Forward-looking statements, by their very nature, are subject to numerous risks and uncertainties and are based on several assumptions which give rise to the possibility that actual results could differ materially from the expectations expressed in or implied by such forward-looking statements and that Finning's business outlook, objectives, plans, strategic priorities and other statements that are not historical facts may not be achieved. As a result, Finning cannot guarantee that any forward-looking statement will materialize. Factors that could cause actual results or events to differ materially from those expressed in or implied by these forward-looking statements include: general economic and market conditions; foreign exchange rates; commodity prices; the level of customer confidence and spending, and the demand for, and prices of, Finning's products and services; Finning's dependence on the continued market acceptance of its products and timely supply of parts and equipment; Finning's ability to continue to improve productivity and operational efficiencies while continuing to maintain customer service; Finning's ability to manage cost pressures as growth in revenue occurs; Finning's ability to reduce costs in response to slowing activity levels; Finning's ability to attract sufficient skilled labour resources as market conditions, business strategy or technologies change; Finning's ability to negotiate and renew collective bargaining agreements with satisfactory terms for Finning's employees and the Company; the intensity of competitive activity; Finning's ability to raise the capital needed to implement its business plan; regulatory initiatives or proceedings, litigation and changes in laws or regulations; stock market volatility; changes in political and economic environments for operations; the integrity, reliability and availability of, and benefits from, information technology and the data processed by that technology. Forward-looking statements are provided in this report for the purpose of giving information about management's current expectations and plans and allowing investors and others to get a better understanding of Finning's operating environment. However, readers are cautioned that it may not be appropriate to use such forward-looking statements for any other purpose.
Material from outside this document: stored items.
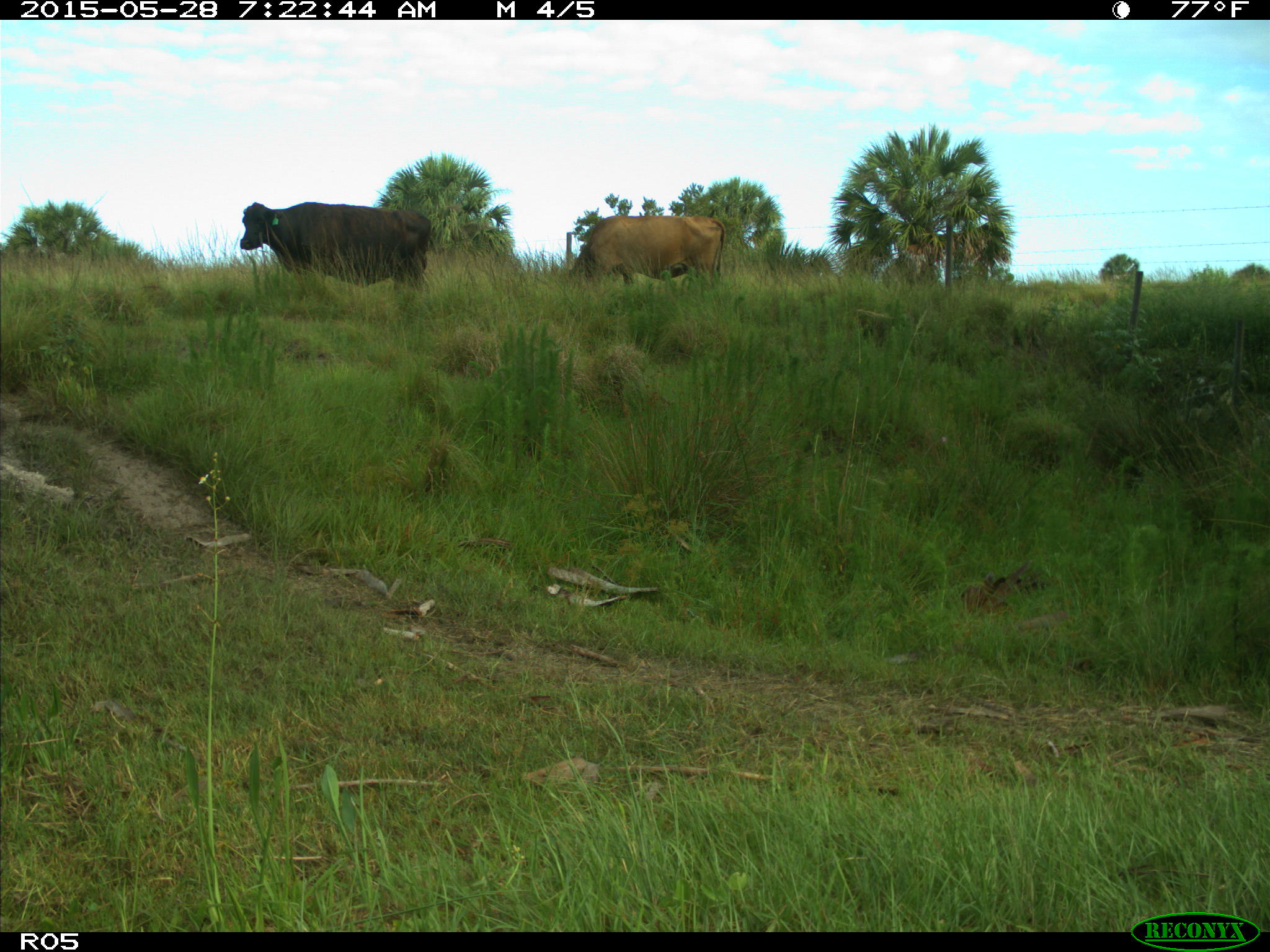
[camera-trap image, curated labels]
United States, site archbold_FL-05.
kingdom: Animalia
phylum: Chordata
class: Mammalia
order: Artiodactyla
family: Bovidae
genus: Bos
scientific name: Bos taurus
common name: domestic cow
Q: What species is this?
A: Bos taurus (domestic cow).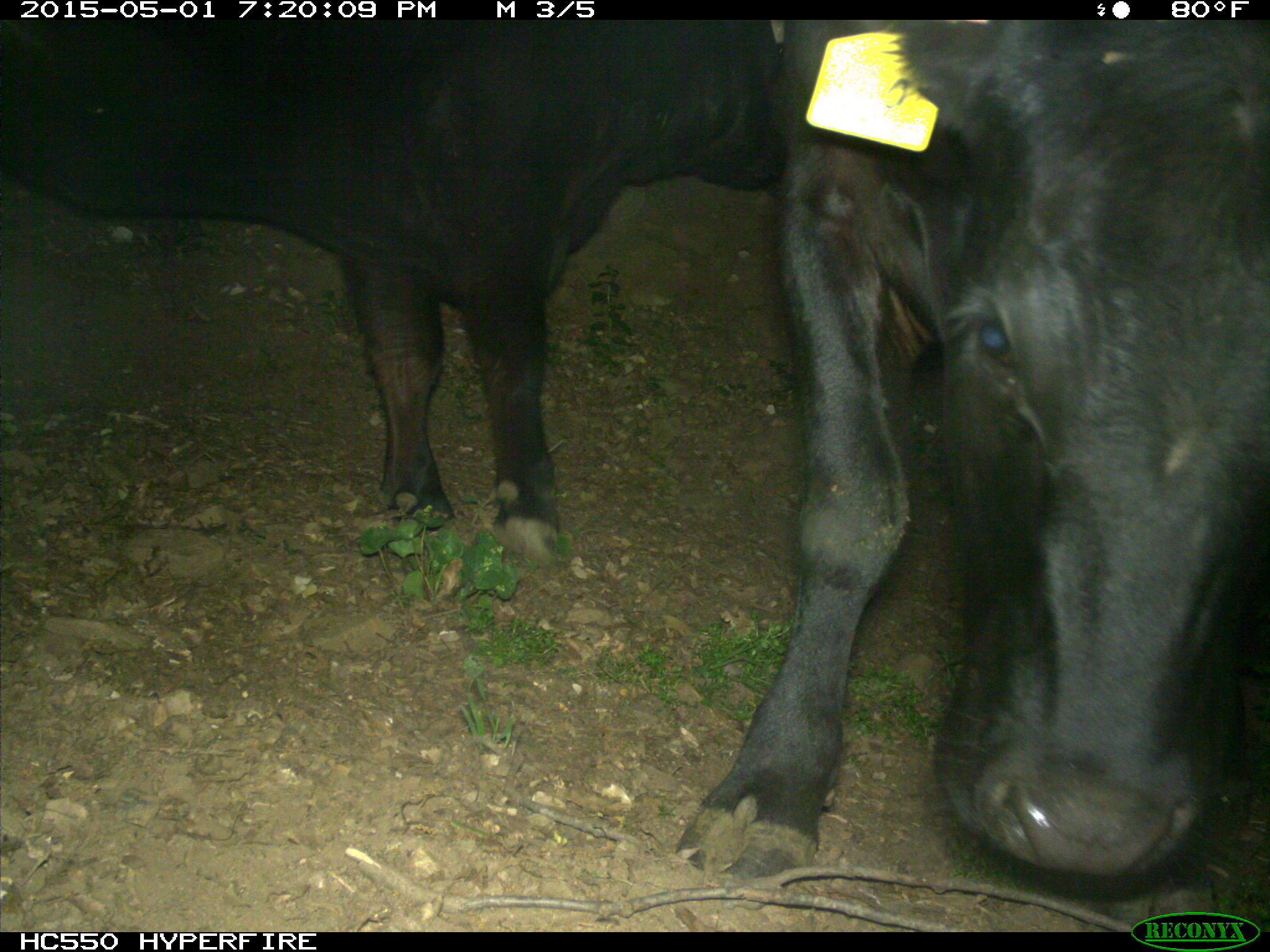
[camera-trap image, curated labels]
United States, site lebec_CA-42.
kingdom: Animalia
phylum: Chordata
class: Mammalia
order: Artiodactyla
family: Bovidae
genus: Bos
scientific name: Bos taurus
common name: domestic cow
Bos taurus (domestic cow).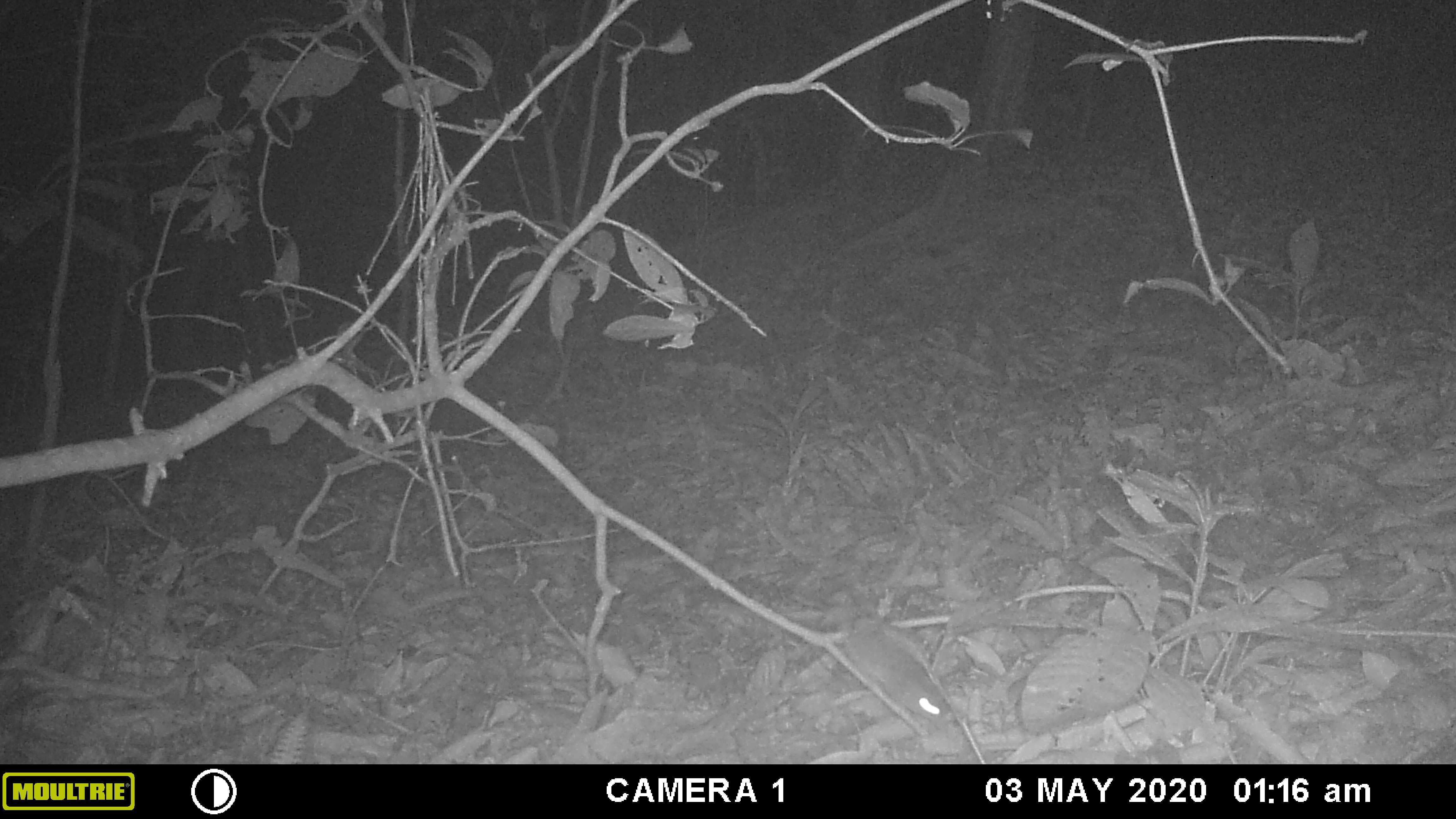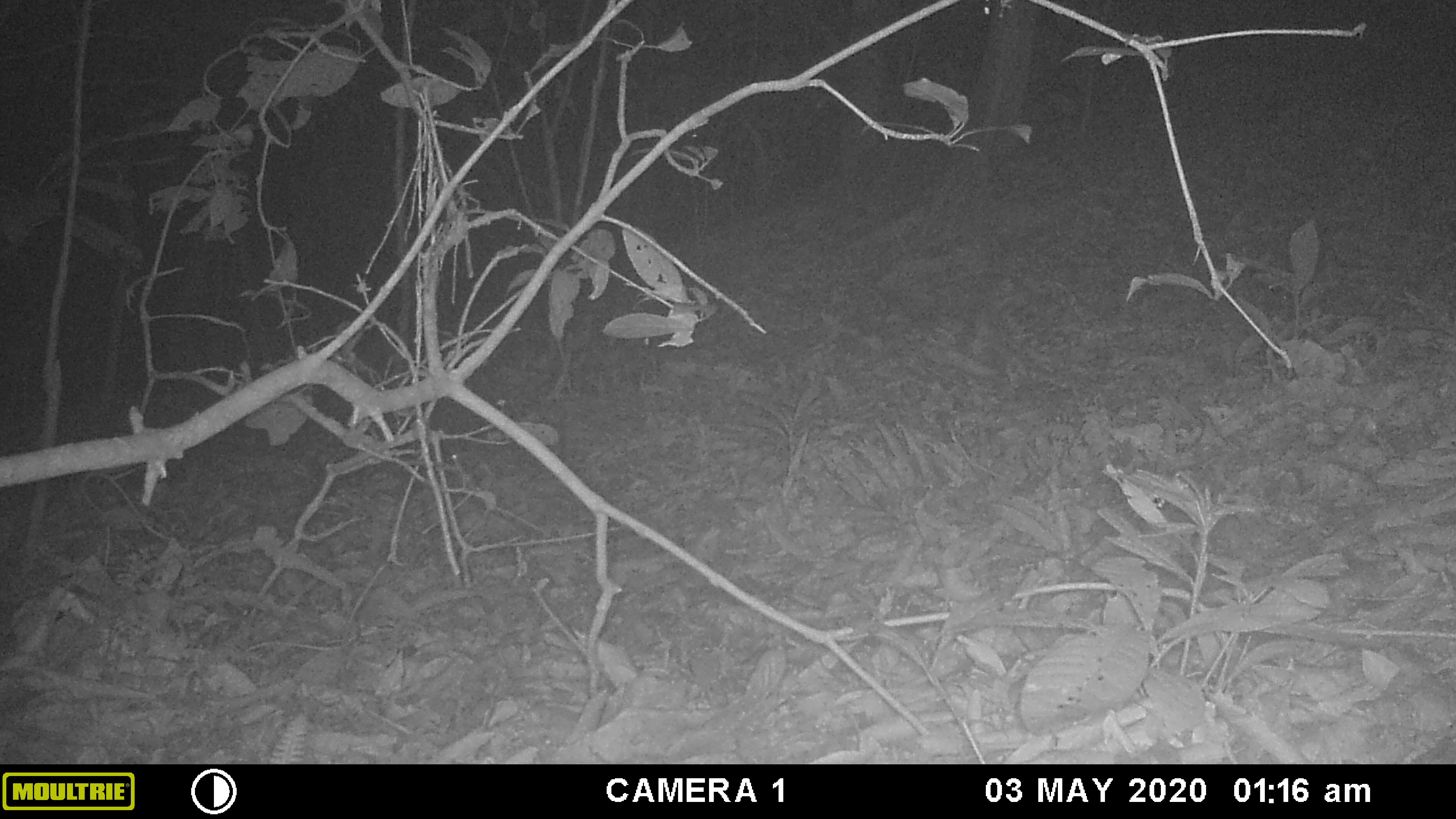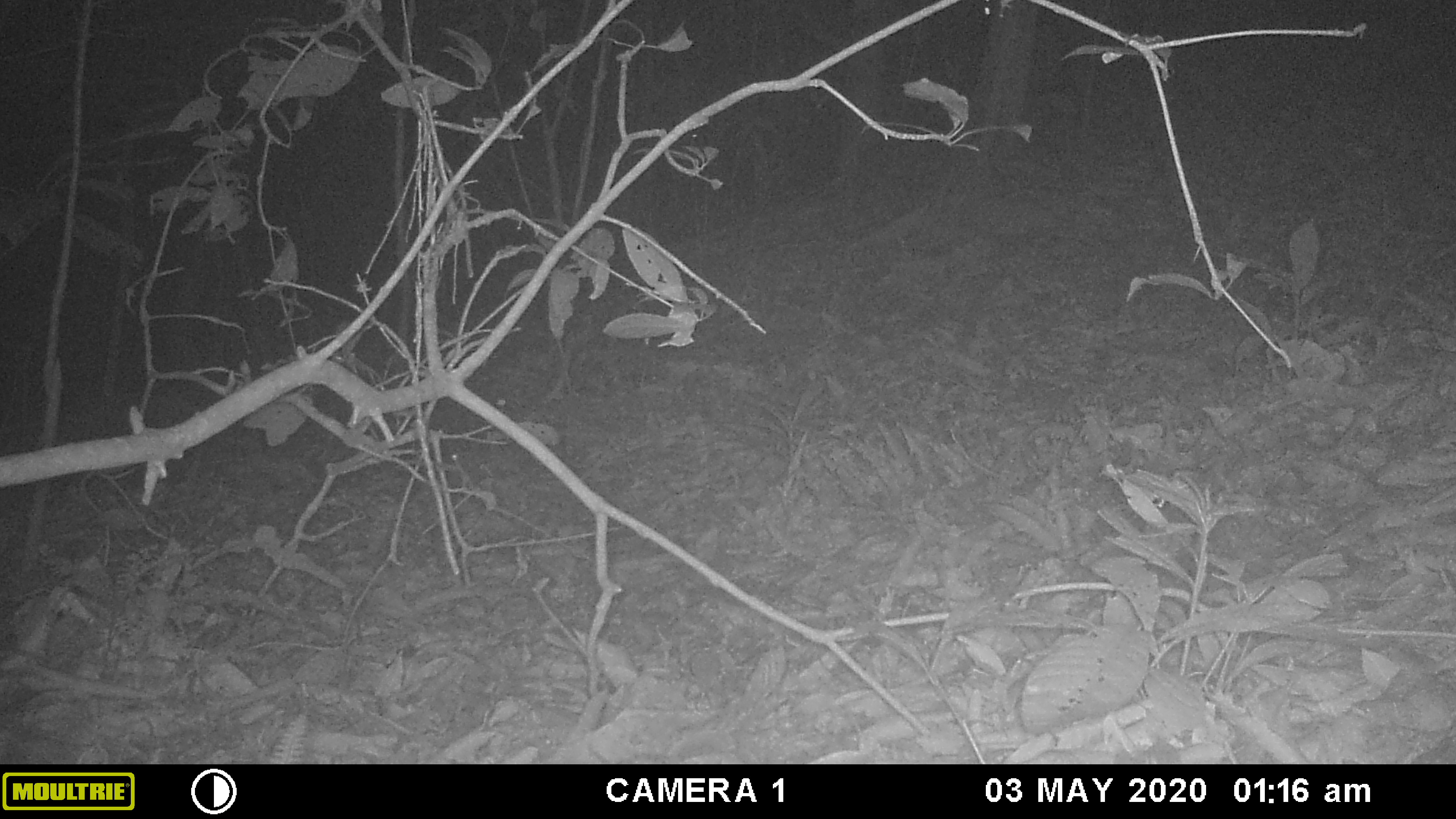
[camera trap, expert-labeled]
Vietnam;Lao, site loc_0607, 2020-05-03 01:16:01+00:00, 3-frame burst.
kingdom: Animalia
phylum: Chordata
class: Mammalia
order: Rodentia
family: Muridae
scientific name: Muridae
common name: old-world mice and rats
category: unidentified murid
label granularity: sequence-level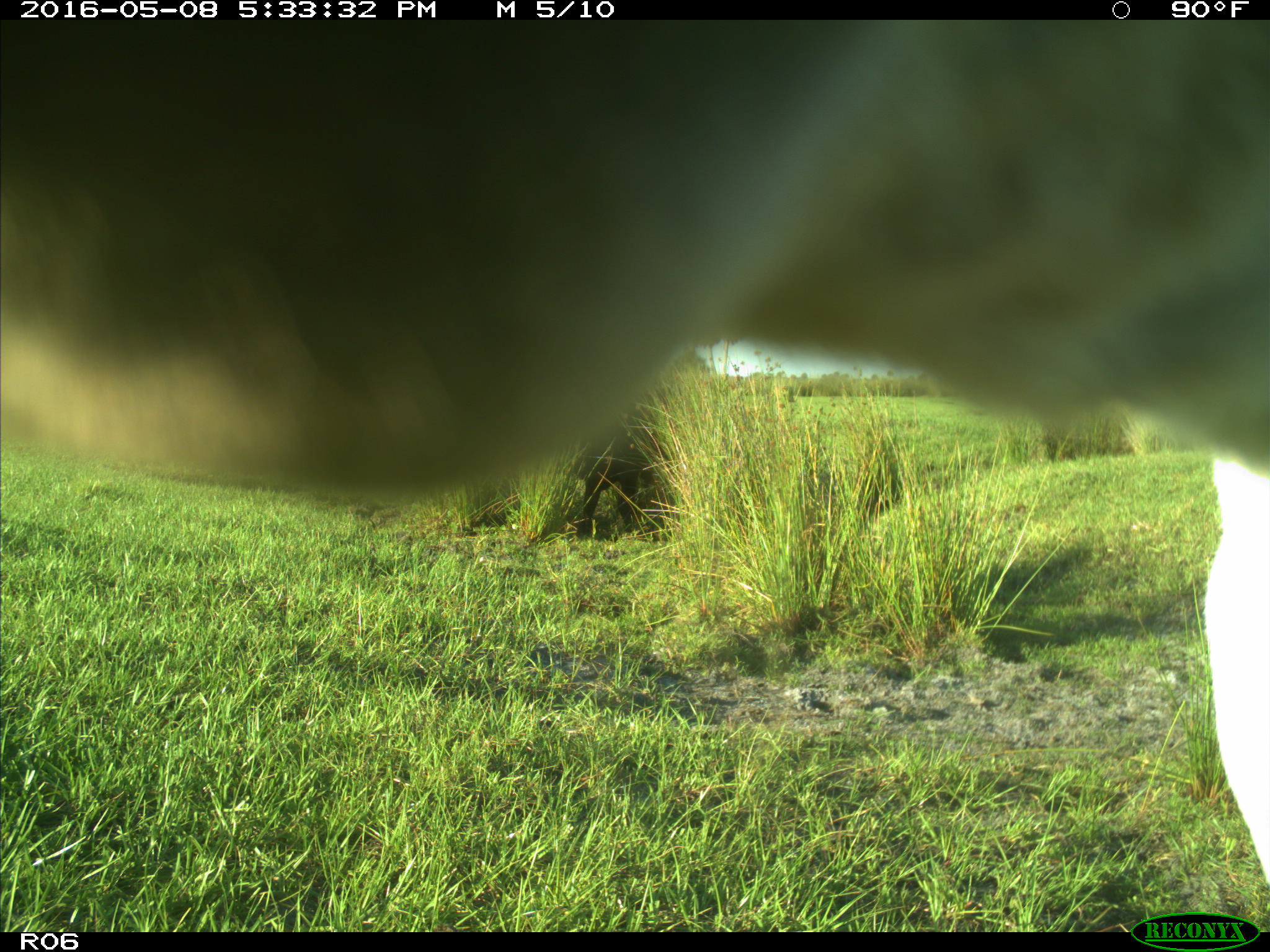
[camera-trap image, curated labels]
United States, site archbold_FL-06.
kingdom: Animalia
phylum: Chordata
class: Mammalia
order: Artiodactyla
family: Bovidae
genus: Bos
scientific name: Bos taurus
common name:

Forward-looking statements made in this report are based on a number of assumptions that Finning believed were reasonable on the day the Company made the forward-looking statements. Some of the assumptions, risks, and other factors which could cause results to differ materially from those expressed in the forward-looking statements contained in this report are discussed in Section 4 of the Company's current AIF and in the annual MD&A for the financial risks.
Finning cautions readers that the risks described in the MD&A and the AIF are not the only ones that could impact the Company. Additional risks and uncertainties not currently known to the Company or that are currently deemed to be immaterial may also have a material adverse effect on Finning's business, financial condition, or results of operations.
Except as otherwise indicated, forward-looking statements do not reflect the potential impact of any non-recurring or other unusual items or of any dispositions, mergers, acquisitions, other business combinations or other transactions that may be announced or that may occur after the date of this report. The financial impact of these transactions and non-recurring and other unusual items can be complex and depends on the facts particular to each of them. Finning therefore cannot describe the expected impact in a meaningful way or in the same way Finning presents known risks affecting its business.